The Technical Struggle: On Subject
[In the excerpt below, O'Faolain praises the irony, humor, and double-edged meaning of "Gooseberries."]
[In Chekov's "Gooseberries"] a civil servant dreams of the day when he will retire—as so many civil servants do. He will have a farm, a very little farm, just three or four acres, and a little cottage, and a gooseberry bush. The gooseberries become to him the symbol of the Simple Life. Time goes on, as time does, and he begins to amass rouble after rouble, as men do. But, then—and this is one of those unexpected touches with which human nature always surprises us—as the roubles accumulate the idealistic civil servant begins to get avaricious and ambitious. There is the first sly comment. Do not the dreams of youth always harden a little as we grow old? Lose their urgency, become in fact mere dreams—day dreams—deceiving us into constant procrastination? When we think of it do we not all know a dozen dreams of our own that we have silently discarded—so many little unrecorded defeats of the spirit?

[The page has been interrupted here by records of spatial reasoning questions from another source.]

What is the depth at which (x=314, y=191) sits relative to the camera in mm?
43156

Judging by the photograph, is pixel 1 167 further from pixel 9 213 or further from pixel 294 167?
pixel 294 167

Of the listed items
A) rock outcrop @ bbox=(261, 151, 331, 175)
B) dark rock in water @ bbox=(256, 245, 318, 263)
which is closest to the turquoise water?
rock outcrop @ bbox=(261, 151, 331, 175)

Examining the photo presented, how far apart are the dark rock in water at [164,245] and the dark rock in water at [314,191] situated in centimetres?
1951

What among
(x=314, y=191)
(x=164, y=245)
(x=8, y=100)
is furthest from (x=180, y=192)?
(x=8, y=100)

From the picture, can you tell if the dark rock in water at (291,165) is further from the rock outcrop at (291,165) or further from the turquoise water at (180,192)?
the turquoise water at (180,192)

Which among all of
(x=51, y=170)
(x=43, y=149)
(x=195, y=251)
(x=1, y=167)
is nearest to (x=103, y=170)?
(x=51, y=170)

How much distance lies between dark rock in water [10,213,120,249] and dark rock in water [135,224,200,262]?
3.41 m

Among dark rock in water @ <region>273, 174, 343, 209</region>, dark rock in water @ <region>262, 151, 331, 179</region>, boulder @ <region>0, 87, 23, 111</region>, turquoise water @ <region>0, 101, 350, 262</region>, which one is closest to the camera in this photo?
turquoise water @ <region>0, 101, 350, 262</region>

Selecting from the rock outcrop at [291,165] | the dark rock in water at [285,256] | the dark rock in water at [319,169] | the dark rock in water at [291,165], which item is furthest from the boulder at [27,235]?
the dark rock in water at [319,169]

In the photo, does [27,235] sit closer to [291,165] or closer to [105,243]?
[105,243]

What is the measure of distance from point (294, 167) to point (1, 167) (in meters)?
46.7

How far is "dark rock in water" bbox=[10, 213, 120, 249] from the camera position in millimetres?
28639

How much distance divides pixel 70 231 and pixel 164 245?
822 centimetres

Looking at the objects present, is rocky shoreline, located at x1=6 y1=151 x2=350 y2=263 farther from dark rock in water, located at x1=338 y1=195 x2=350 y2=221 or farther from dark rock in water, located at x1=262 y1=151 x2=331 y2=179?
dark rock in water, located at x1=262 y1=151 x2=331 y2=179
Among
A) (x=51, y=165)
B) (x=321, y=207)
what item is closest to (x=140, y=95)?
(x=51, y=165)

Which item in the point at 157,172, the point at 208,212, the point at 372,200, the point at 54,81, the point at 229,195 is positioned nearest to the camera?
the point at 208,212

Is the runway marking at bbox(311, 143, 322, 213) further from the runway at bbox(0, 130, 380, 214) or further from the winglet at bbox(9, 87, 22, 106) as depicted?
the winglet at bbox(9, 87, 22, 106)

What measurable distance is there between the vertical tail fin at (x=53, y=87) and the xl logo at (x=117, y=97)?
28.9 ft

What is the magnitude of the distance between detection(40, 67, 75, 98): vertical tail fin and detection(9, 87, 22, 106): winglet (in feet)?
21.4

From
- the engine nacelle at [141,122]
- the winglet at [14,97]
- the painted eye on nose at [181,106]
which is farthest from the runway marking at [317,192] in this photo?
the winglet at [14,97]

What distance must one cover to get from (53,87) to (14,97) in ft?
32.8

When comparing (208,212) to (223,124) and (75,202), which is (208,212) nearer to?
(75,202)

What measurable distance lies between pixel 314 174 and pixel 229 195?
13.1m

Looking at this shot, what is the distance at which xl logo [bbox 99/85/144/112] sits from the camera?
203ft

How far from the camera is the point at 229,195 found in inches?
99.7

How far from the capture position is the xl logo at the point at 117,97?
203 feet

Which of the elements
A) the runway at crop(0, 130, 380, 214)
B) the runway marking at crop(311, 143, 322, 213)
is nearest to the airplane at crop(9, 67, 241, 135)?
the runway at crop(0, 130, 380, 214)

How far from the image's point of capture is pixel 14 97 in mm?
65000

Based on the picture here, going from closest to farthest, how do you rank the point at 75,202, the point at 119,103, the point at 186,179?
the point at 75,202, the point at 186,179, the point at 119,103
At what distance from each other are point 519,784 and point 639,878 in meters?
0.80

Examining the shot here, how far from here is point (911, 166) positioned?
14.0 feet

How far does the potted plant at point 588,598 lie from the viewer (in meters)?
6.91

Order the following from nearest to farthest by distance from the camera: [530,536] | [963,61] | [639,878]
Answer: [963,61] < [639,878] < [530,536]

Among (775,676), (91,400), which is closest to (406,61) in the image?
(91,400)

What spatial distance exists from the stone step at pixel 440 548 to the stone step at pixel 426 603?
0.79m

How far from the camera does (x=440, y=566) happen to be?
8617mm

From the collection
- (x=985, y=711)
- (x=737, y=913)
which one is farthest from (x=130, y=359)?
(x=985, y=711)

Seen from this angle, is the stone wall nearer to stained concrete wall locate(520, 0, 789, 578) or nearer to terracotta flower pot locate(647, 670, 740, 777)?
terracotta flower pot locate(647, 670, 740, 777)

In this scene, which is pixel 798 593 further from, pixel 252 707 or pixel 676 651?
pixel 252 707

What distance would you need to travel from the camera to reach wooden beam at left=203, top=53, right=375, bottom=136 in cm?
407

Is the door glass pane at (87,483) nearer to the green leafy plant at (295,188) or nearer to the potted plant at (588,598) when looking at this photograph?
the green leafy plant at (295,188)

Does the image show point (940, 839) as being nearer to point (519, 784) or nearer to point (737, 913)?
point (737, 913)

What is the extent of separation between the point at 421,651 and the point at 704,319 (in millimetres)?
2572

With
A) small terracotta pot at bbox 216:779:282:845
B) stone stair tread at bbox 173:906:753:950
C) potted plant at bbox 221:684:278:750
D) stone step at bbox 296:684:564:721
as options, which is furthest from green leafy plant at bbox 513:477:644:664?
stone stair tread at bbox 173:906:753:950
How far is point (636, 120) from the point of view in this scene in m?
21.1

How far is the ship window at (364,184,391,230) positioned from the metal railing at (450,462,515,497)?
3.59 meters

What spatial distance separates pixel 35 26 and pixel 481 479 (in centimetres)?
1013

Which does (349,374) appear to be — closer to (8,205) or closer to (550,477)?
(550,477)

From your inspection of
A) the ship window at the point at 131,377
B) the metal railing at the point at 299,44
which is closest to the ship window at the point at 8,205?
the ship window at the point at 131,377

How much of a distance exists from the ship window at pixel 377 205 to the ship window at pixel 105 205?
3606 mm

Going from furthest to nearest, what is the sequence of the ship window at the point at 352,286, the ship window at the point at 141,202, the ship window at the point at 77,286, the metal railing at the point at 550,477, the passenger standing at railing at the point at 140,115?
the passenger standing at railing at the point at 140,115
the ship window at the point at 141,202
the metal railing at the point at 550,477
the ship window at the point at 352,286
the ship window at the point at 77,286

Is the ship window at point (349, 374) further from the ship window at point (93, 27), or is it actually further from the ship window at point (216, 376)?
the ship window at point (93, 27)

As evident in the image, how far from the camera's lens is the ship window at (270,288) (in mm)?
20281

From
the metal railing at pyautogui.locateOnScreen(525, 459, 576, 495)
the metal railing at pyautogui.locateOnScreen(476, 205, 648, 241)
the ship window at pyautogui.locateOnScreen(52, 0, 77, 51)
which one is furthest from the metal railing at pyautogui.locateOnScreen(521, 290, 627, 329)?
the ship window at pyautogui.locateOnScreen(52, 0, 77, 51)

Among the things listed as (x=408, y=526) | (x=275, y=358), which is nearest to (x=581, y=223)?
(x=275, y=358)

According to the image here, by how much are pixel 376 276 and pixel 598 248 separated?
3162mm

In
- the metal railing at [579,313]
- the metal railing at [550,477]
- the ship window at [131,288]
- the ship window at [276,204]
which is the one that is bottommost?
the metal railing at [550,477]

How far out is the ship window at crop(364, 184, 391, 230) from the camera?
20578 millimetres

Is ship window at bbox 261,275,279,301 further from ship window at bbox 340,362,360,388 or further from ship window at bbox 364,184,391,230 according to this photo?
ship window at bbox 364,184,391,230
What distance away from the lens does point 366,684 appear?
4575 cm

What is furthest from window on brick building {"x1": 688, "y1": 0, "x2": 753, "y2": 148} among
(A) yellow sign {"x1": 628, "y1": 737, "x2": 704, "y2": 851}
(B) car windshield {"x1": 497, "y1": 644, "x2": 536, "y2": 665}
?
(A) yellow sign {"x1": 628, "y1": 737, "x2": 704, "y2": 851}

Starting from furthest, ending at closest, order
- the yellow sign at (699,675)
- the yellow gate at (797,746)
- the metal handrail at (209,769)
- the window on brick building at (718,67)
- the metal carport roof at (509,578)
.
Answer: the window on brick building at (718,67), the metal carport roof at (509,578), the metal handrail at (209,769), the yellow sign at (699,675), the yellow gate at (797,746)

So our civil servant gets older and older, and we find him marrying—not for love so much as for her money. And does this not suggest another comment on humanity—that it can fool itself into believing that the end justifies every means: so different from that noble ethic of the great Epicureans who held that the means justify the end? Presently the lady dies, and now the civil servant has a good deal of money, and at last he does retire, and he does buy a farm. But where has the Simple Life gone to? For it is an enormous farm; hundreds and hundreds of acres; and there is no gooseberry bush at all. (How the dream deceives us! Or rather how we deceive the dream!) However, he buys a score of gooseberry bushes and plants them, and one day his brother—who recounts the tale—comes to visit him, and finds him living in a very real sort of slatternly discomfort, the whole place shabby and untended—oh! very far from the simple dream in its pristine purity!—and they eat, and after the meal, in comes a plate of those symbolical gooseberries. They are the sourest, hardest, hairiest, toughest old gooseberries that Nature ever produced out of a cross between a rubber-tree and a cactus bush. But the face of the civil servant glows. He beams. He takes the sour fruit and as he savours it, it is plain that, at that moment, he is the happiest man on earth!
It is one of the loveliest of stories. So much irony; so much humour; so kind and understanding; and wrapped up in the most delicate poetic mood. It is probably one of the most perfect stories in the whole of the world's literature. At the end of it the brother moralises—wondering how on earth people can so deceive themselves into being happy. Which gives the tale a double edge—for the brother is himself not happy; he has been cast into a most melancholy mood. By what? By the happiness of the man with the gooseberries. What is happiness?—asks Chekov, with a kindly ironical smile on his face, inviting us to answer as we will but never to forget that human nature is like that, an instrument playing tricks on itself.